Elsinore County

nytheatre.com review by Jane Titus
June 21, 2013

Well, there is a reason that Hamlet is a seminal work in European literature. The situation and characters are strong and compelling.  The play has withstood many adaptations and spoofs. This latest stab at sending up this classic is Antony Raymond’s Elsinore County.  This company attacks the story of the Dane with great enthusiasm.  Sometimes they are wildly successful and other times they seem to get lost in the enjoyment of their own humor.

The strongest part of this production is a company of young talented actors.  New York is the center of the theatre in the United States because we have companies of actors like this – trained, talented and full of life.  The playwright and director Antony Raymond seemed to want to take the play all the way to farce. As I said, Hamlet is a strong piece and can withstand the shift from tragedy to farce; Raymond as writer and director is successful to varying degrees.

Usually to elevate a play to farce, the writer will take one or two main qualities of the character and over-exaggerate them. Polonius instead of being the old windbag becomes more of a political Machiavelli which is appropriate with a younger actor playing the role.  Nick Hetherington gives us a lovely generous Polonius with a dark and twisted political underbelly. It plays very well.  Claudius as portrayed by Benjamin Bauman is really effective as a rather vapid Claudius who simply was a “douche bag” to quote the program.

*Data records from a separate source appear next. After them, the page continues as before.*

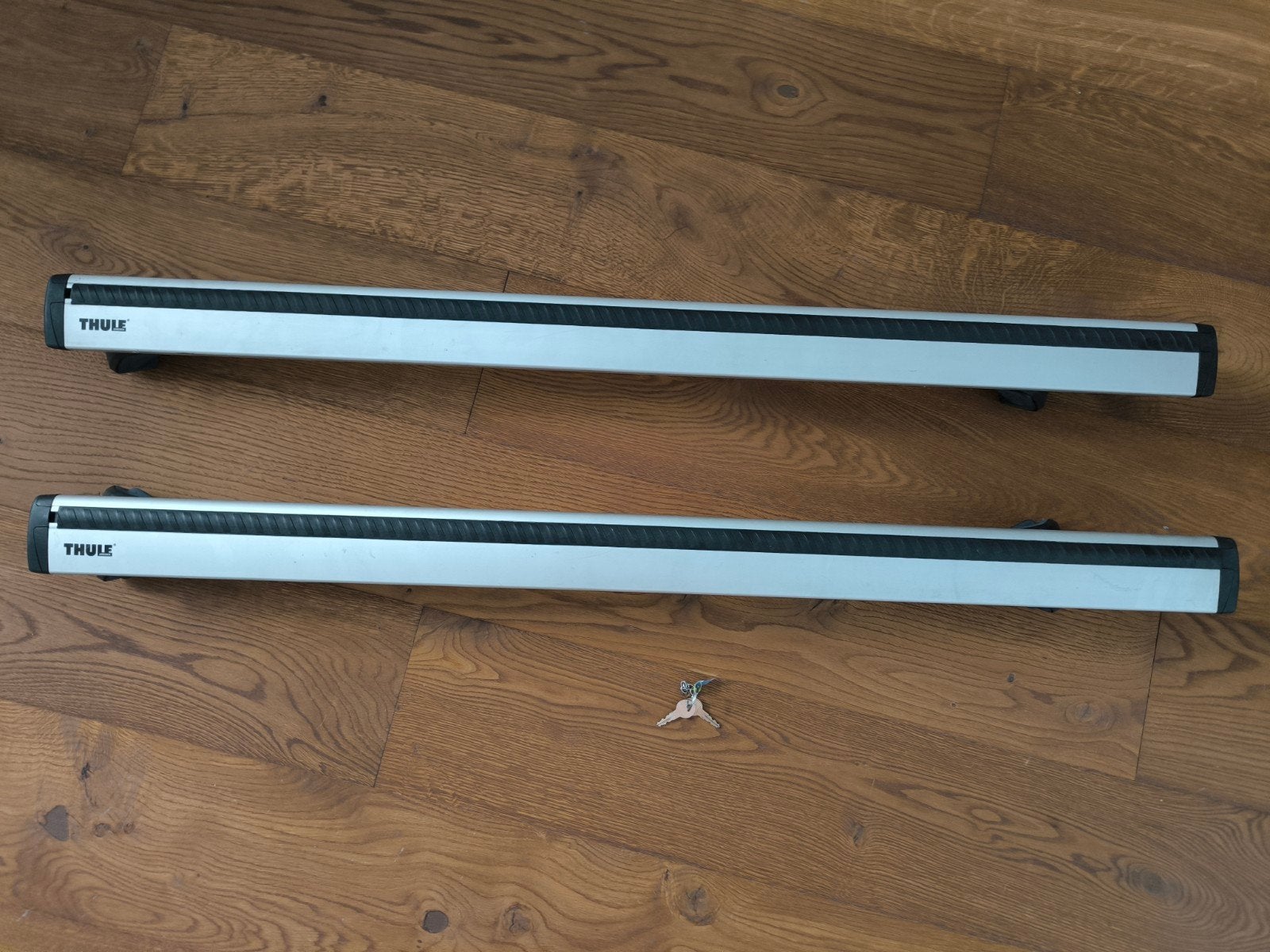 Thule Wingbar Evo 118cm dakdragers voor open dakrails, Auto diversen, Dakdragers, Ophalen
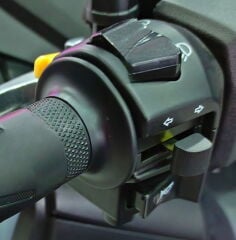 REGAL RAPTOR Max 125 Kumanda Paneli Sol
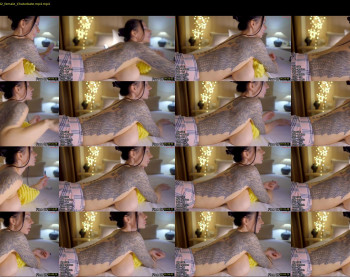 blisstease — 3 minute Chaturbate female cam show recording, 720p, Sep 19, 2025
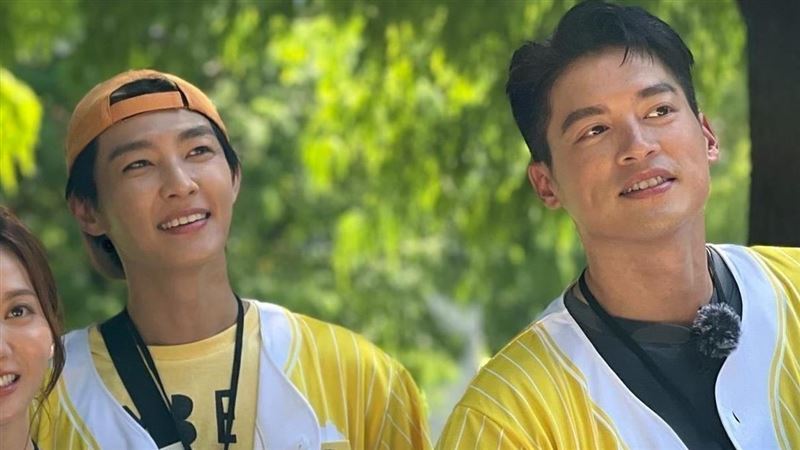 炎亞綸將許孟哲簽為旗下藝人。（圖／中視提供）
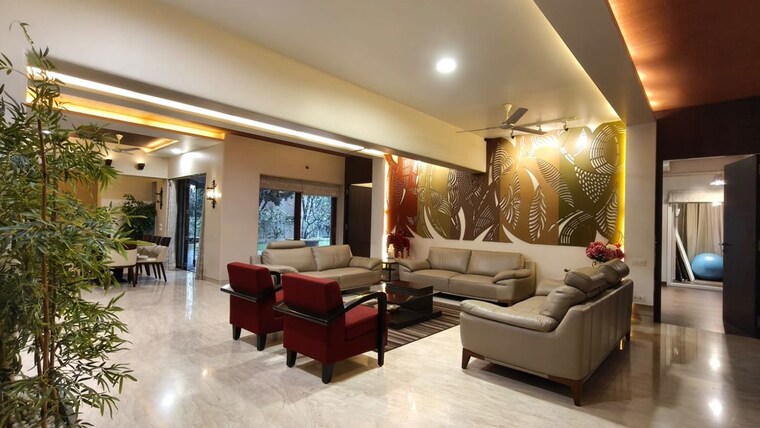 Gym, kumar-peninsula 6 Bedroom 6819 Sq.Ft. Apartment In Baner Pune 10235048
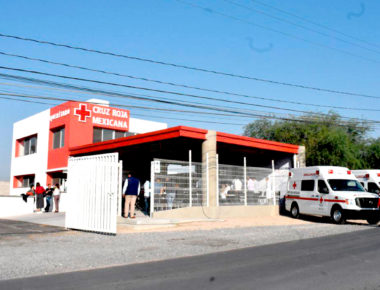 Santa Rosa Jáuregui con nueva base de la Cruz Roja Mexicana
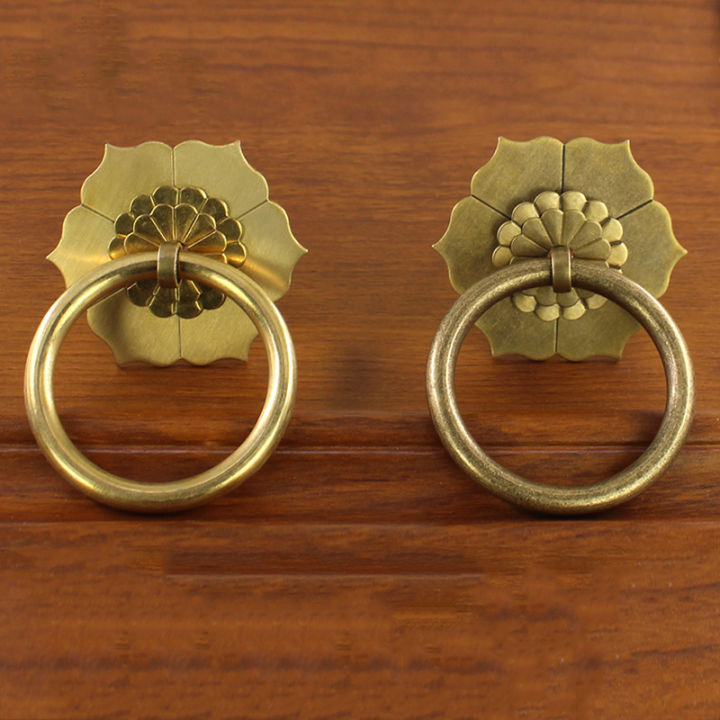 gold ring dresser knobs Cosmas 4122GC Gold Champagne Ring Cabinet Knob main image 0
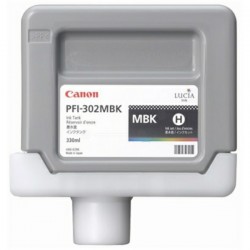 Canon  (PFI-302 MBK) Original Ink cartridge black matt (2215B001)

This carries us through most of the play but undercuts a bit of the drama at the end.  The younger generation of characters as sort of witless college buddies also works well.  Laertes being in love with Hamlet moved the plot along in some interesting ways. 

This simplification of character did not work quite as well for the women.  Gertrude is presented as simply a whore – with no character much beyond a desire to drink and misbehave with men.  Ophelia is promiscuous.  Basically the script did not give these talented actresses much of anything else to play.  Reducing their characters to this oversimplified level was a bit disappointing.   The incest that is sometimes played or hinted at in Shakespeare’s Hamlet has some very true and real psychological basis.  In this version it seemed random and not organic to the plot.  Catherine Cobb Ryan as Gertrude transcended the writing and made me want to see so much more of her both as an actress and, as a Gertrude with perhaps a bit more to play. Endowing Ophelia with a contemporary personality gave J.J. Pyle some interesting colors to play as Ophelia.  The fall of Ophelia was not truly dealt with but some good strong strokes were taken to try to tell her story.  There was an interesting character added to the play, a conflation of Rosencrantz and Gildenstern called Rosenstern.  The role’s gender was also switched to a woman.  As played by Sara Antkowiak, she became an enigmatic Deus ex Machina filled with sex appeal.  I walked away wishing the writer had had more insight or compassion for the feminine characters in this story.

The original play, Hamlet, is driven by 5 complex and intriguing characters. Thinking of the play as a drama with the focus solely on Hamlet does a disservice to Claudius, Polonius, Gertrude and Ophelia.  The dramatic structure of the play is as strong as they come.  In this farcical version of the tragedy, they did not lean into the structure and given circumstances enough. In any future endeavors, I would encourage the playwright to trust the structure more and to be careful to make sure the abstractions he takes from the characters are central to those characters.  Even in a farce, the actual events of the story do need to take place. Sometimes in this production, the humor received more attention than the dramatic action.  This is a perilous mistake, for then the humor does not seem to have any purpose.

Interestingly enough, the play within the play was one of the strongest, funniest parts of the evening.  In that section, the production relied on the structure as given by Shakespeare.  The company updated the language and had a huge good time making the play into a Televisa episode.  It was brilliantly funny.  Eric Wdowiak as the Player Queen as portrayed by Laertes was simply delicious.

The staging for the production flowed well and they used the minimal stage effectively.  Costuming as designed by Necessary Objects supported the actors well.

Over all, the production rollicked along and a good time was had by the talented cast.  Perhaps splitting the jobs of writer and director might benefit a future production. Not all the humor in the play worked as intended and I think an outside eye as director would have caught this. Antony Raymond has succeeded in having four scripts produced in New York;  I hope he finds a director he can work with to help deepen and clarify his work. He is already capable of inventive writing and inspiring a very talented crew of actors.